For the first time in 19 years, the annual Bessie Spector Oldest Jewish Americans Brunch will take place in spirit rather than in person.
They represent the “greatest generation” of Americans, who lived through the Great Depression, World War II (including some who survived the Holocaust), the civil rights era, the Vietnam War, the Great Recession.
They are not about to be held back by COVID-19, even though the way we honor them has to change.
For the first time in 19 years, the annual Bessie Spector Oldest Jewish Americans Brunch will take place in spirit rather than in person. This year, Detroit’s most senior Jewish citizens will receive a special tribute package by mail.
“We always give out certificates signed by the governor,” said Leslie Katz, director of Friends of Jewish Senior Life, which coordinates the event with JVS, Jewish Family Service, the Jewish Community Center and the Jewish Federation of Metropolitan Detroit.
This year, she said, the group will mail the certificates, along with a customized letter, a list of seniors being honored, a large-print jumbo word-search book – and a copy of this article.
Katz and her committee, headed by Julie Zussman of Huntington Woods and Sharon Alterman of West Bloomfield, have about 120 people on their list, but they are eager to hear about others who should be included. The only criteria are to be 95 or older by the end of 2020, Jewish and live in the greater Detroit area.
The annual program started in 2001 when the now-defunct Coalition on Jewish Eldercare Services invited people over 90 to a luncheon in May, which is Older Americans Month. They urged attendees to bring friends and family as well. That first brunch was an intimate event for about 20 honorees, held at Fleischman Residence.

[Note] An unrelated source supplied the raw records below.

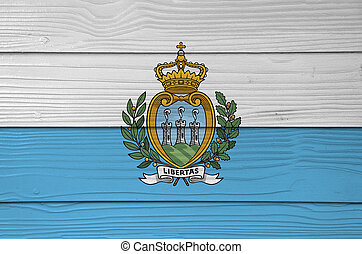 San marino flag color painted on Fiber cement sheet wall background, a horizontal bicolour of white and light blue; charged with the Coat of arms.
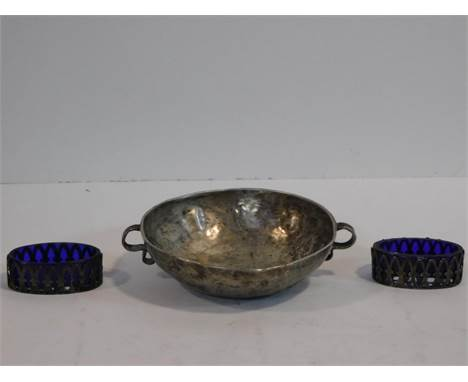 A white metal Arts and Crafts hammered design bowl/porringer with twin scrolling design handles along with two silver pierced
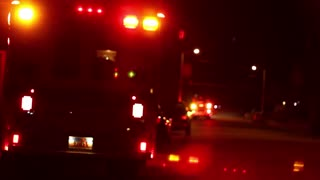Emergency Vehicles Flashing Lights at Night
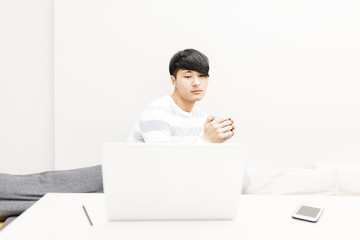 Asian man working with his laptop while drinking coffee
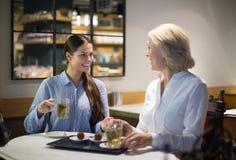 Женские друзья говоря на кафе Стоковое фото RF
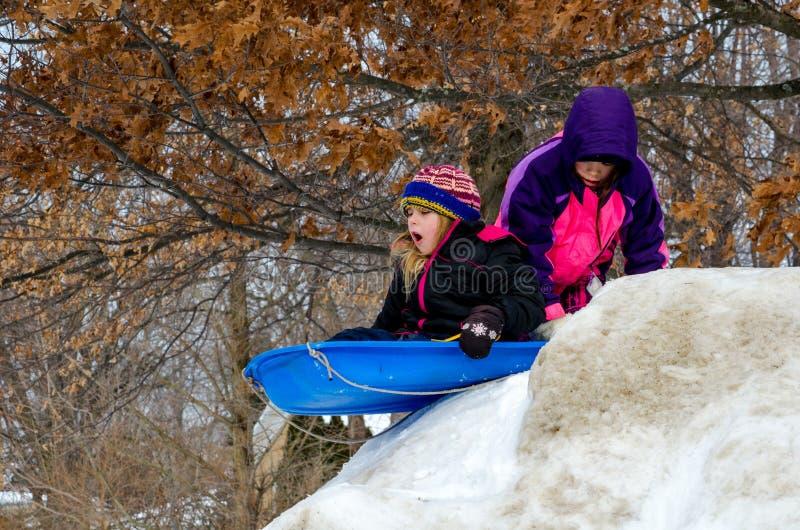 Meninas que sledding em um monte fotografia de stock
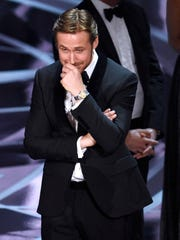 """FILE - In this Feb. 26, 2017, file photo, Ryan Gosling reacts as """"Moonlight,"""" is announced as the actual winner of best picture at the Oscars in Los Angeles. It was originally announced that Gosling's film,  """"La La Land"""" won best picture."""
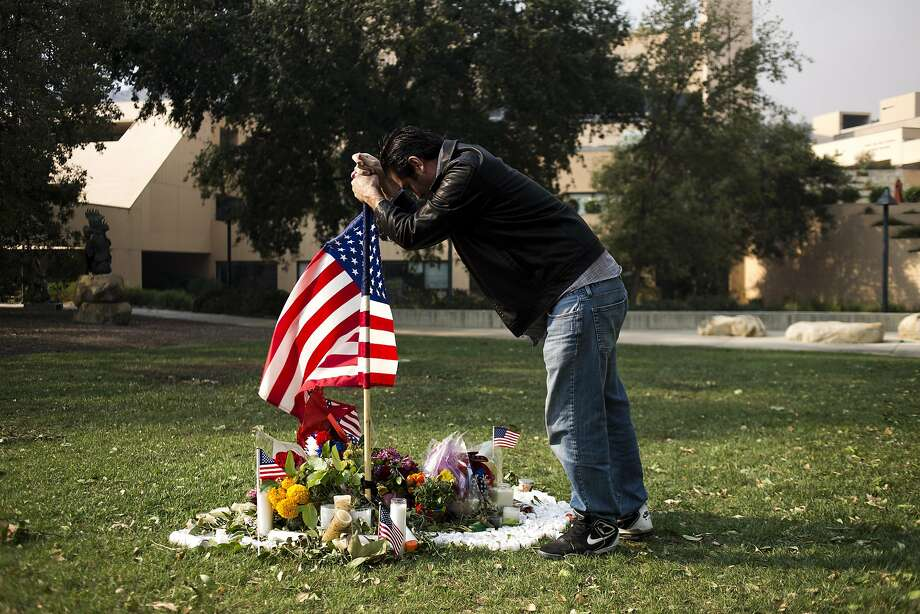 Alfonso Gonzalez places a U.S. flag Friday at a memorial dedicated to victims of a mass shooting at a nearby bar outside City Hall in Thousand Oaks. Photo: Jenna Schoenefeld / New York Times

Word got out. In subsequent years, so many seniors wanted to attend – and so many friends and family wanted to join them – that the event was moved to the Jimmy Prentis Morris Jewish Community Center in Oak Park, then to Handleman Hall in the West Bloomfield JCC and finally to Congregation Shaarey Zedek, the only venue big enough to accommodate the crowd.
The organizers also limited the size by raising the qualifying age to 95 instead of the original 90. Still more than 400 attended last year, including more than a dozen honorees over age 100.
In 2005, the event was named in memory of Bessie Spector, one of the original honorees.
Spector’s granddaughter, Joan Chernoff-Epstein, said Bessie enjoyed the annual brunch immensely until she died in 2005 at the age of 102.
Chernoff-Epstein, of Birmingham, said her grandmother “kept the most beautiful home; she made the most delicious blintzes and banana cake that anyone ever tasted.”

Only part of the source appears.